I stało się, że on rycerz znakomity, niedawno jeszcze dziedzic rozległych obszarów, został prostym pachołkiem na książęcym dworze. Całym jego majątkiem był szczupły woreczek dukatów i owa złota gałązka, na której sześć złotych listków lśniło się tajemniczo. Pomny ostrzeżenia księżniczki nie rozstawał się z swoim skarbem, jedyną pociechą broniącą go przed zwątpieniem.

W państwie podziemnym

Z niecierpliwością liczył dnie i tygodnie, oczekując tej chwili, która po upływie roku niedoli przenieść go miała w czarodziejską krainę nieznanych upojeń i cudów. Obraz zaczarowanej księżniczki śnił ma się często po nocach, a niekiedy na jawie olśniewał znienacka jego duszę przypomnieniem tak wyrazistym, że Sławomir rozglądał się mimo woli naokoło siebie, jak gdyby w pobliżu czuł jej żywą obecność.
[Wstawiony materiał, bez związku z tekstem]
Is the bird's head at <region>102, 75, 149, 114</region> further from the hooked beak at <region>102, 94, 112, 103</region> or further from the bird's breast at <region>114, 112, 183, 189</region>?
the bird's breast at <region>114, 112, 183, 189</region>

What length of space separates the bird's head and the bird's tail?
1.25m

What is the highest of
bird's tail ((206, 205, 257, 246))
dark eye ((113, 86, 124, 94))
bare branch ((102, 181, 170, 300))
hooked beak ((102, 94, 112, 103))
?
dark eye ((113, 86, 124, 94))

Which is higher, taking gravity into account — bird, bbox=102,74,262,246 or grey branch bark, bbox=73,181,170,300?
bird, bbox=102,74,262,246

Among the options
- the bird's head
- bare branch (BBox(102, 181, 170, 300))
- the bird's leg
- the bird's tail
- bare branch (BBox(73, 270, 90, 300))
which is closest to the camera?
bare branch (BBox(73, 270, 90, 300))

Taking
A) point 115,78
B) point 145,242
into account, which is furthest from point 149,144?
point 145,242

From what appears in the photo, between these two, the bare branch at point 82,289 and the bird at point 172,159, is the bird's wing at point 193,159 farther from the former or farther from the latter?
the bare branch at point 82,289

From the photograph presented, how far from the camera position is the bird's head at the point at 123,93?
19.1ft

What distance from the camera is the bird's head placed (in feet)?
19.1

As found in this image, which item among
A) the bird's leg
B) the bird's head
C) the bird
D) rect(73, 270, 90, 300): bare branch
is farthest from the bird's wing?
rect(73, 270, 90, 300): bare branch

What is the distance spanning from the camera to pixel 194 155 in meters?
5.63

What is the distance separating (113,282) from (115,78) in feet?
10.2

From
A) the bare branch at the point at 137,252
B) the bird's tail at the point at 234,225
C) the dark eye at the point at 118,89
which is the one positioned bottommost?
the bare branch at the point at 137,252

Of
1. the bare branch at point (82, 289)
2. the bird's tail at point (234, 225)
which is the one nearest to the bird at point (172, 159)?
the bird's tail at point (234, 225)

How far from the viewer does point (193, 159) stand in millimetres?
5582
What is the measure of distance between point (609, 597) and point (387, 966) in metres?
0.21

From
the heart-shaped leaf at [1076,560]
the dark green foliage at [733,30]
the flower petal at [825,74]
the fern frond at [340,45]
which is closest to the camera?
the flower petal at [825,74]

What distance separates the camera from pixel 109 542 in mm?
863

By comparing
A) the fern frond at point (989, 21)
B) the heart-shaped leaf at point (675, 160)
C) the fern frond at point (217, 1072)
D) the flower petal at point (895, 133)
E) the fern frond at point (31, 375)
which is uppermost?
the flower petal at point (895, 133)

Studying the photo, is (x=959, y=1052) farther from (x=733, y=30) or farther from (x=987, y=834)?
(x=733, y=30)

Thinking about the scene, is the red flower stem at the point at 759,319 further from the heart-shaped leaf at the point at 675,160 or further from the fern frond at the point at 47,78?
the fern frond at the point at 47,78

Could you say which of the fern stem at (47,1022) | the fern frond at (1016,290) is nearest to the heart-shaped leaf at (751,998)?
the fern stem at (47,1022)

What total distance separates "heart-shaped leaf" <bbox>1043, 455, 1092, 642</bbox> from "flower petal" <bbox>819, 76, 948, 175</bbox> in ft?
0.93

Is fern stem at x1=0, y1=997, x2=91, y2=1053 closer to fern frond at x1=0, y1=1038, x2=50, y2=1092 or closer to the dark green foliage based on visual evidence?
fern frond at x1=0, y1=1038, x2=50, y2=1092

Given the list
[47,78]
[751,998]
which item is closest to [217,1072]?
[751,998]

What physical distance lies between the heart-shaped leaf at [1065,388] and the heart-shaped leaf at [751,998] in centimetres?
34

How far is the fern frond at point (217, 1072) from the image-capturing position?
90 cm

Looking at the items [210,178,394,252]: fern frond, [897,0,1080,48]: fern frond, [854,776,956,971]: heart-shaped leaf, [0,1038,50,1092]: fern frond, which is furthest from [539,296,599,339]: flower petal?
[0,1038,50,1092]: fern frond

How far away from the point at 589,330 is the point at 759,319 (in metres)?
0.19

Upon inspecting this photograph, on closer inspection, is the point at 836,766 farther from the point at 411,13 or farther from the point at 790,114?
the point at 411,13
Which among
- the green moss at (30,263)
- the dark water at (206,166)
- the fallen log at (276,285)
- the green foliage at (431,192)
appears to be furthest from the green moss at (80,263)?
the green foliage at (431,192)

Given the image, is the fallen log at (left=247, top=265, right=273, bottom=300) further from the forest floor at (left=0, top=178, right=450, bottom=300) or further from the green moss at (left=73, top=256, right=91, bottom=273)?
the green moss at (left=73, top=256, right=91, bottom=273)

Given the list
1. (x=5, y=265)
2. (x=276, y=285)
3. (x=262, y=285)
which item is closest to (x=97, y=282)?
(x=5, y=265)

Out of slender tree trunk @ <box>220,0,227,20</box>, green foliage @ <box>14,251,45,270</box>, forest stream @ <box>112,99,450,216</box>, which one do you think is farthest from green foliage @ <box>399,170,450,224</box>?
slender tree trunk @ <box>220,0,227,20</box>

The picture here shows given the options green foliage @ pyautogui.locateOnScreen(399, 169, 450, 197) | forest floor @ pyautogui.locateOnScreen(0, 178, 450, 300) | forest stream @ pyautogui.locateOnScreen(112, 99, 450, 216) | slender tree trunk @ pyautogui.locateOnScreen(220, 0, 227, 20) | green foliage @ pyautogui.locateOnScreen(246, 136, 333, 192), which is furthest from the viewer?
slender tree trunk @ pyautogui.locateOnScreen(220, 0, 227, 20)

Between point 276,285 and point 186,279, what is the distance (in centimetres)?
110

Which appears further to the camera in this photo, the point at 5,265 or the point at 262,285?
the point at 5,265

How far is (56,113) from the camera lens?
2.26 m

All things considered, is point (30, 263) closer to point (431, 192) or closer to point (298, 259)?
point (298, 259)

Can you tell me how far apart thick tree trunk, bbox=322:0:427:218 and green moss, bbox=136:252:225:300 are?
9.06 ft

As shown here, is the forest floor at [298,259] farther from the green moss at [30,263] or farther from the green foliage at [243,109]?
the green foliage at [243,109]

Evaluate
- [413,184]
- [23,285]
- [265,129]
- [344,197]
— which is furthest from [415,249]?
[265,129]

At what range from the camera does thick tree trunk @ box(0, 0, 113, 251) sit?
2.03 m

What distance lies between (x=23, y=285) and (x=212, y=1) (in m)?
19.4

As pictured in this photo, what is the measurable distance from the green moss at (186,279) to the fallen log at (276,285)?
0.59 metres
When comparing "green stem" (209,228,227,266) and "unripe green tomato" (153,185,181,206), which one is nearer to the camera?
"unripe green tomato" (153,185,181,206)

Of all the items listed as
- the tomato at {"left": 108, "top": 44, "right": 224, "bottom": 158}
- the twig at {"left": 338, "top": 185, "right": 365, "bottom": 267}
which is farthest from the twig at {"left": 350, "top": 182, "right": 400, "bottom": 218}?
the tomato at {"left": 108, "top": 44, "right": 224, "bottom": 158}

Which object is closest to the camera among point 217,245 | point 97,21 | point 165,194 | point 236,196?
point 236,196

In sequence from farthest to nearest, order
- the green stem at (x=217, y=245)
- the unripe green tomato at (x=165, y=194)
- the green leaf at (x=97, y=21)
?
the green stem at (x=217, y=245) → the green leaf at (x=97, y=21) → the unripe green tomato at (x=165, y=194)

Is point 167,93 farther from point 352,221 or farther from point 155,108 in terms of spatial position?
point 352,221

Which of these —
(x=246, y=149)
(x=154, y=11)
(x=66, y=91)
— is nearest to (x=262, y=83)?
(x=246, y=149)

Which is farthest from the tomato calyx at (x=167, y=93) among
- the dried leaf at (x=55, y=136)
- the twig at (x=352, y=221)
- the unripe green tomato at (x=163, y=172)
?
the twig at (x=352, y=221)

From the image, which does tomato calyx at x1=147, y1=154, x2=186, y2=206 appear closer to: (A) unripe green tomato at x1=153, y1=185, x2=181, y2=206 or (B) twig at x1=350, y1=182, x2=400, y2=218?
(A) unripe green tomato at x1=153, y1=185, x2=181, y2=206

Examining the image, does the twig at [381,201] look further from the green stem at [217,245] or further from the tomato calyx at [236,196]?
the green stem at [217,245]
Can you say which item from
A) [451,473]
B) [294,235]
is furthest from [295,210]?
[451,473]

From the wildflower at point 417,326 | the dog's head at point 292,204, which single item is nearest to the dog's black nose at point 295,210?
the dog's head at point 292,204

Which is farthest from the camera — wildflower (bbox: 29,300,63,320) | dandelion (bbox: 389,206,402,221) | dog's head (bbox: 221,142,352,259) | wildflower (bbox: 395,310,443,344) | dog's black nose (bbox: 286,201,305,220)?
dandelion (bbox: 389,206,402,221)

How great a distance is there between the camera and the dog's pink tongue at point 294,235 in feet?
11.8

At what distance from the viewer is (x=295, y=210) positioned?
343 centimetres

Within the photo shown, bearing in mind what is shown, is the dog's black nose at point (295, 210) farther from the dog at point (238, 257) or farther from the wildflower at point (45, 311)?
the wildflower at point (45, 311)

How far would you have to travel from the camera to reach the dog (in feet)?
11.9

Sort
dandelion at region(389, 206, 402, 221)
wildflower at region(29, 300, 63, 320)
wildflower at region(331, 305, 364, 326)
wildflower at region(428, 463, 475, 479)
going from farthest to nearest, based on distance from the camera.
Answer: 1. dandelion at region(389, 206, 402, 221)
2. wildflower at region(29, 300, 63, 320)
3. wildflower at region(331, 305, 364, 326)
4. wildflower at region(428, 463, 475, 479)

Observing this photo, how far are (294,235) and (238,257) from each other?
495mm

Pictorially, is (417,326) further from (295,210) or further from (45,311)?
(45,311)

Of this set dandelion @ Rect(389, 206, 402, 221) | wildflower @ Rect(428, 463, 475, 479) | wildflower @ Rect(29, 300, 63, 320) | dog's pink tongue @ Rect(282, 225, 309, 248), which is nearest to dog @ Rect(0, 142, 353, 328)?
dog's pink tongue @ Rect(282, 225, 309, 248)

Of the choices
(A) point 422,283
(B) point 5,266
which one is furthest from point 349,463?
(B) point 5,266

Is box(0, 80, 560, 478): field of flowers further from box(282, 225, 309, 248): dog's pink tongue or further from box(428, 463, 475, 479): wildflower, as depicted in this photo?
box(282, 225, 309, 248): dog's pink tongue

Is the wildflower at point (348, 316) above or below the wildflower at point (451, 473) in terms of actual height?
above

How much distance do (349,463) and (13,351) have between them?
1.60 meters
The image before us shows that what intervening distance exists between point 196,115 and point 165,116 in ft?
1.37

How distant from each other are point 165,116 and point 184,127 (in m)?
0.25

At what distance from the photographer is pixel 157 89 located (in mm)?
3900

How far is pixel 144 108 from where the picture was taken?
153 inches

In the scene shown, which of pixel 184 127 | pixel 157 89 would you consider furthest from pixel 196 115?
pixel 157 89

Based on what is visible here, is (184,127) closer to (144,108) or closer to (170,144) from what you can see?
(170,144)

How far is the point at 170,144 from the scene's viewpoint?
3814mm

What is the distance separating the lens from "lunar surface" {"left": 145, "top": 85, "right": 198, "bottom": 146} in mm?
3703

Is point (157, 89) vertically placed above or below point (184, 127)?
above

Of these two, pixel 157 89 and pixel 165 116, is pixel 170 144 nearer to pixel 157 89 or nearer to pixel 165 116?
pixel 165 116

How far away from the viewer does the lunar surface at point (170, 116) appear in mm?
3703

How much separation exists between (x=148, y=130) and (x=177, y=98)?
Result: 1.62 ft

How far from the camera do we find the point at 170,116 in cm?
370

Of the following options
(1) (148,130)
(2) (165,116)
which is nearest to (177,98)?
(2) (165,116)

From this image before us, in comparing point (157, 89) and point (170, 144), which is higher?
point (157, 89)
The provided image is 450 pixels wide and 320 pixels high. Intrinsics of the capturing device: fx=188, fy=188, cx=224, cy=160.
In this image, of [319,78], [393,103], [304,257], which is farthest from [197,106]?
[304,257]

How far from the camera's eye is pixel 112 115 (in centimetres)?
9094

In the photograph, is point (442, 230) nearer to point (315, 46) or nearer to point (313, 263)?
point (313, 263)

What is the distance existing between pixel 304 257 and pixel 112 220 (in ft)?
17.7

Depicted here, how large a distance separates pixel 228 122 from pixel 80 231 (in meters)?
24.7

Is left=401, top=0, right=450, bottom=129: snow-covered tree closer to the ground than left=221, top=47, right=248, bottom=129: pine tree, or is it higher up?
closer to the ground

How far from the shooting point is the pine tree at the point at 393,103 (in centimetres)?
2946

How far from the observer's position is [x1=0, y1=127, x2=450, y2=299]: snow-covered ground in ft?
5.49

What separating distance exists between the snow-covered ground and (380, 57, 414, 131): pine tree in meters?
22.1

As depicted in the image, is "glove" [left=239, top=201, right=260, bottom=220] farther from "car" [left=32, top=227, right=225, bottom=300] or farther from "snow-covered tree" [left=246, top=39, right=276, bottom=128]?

Raz, kiedy w dalekim zakątku książęcego parku błądził w głębokiej zadumie, ujrzał między drzewami dwie kobiece postacie, zbliżające się powoli ku niemu. Zawrócił w boczną ścieżkę i na chwilę stracił je z oczu. Naraz na skręcie ujrzał je tuż przed sobą i zachwiał się w nagłym olśnieniu. Zaczarowana księżniczka szła naprzeciw niego.

– Tyś to!? — krzyknął rycerz, zerwawszy się ku niej.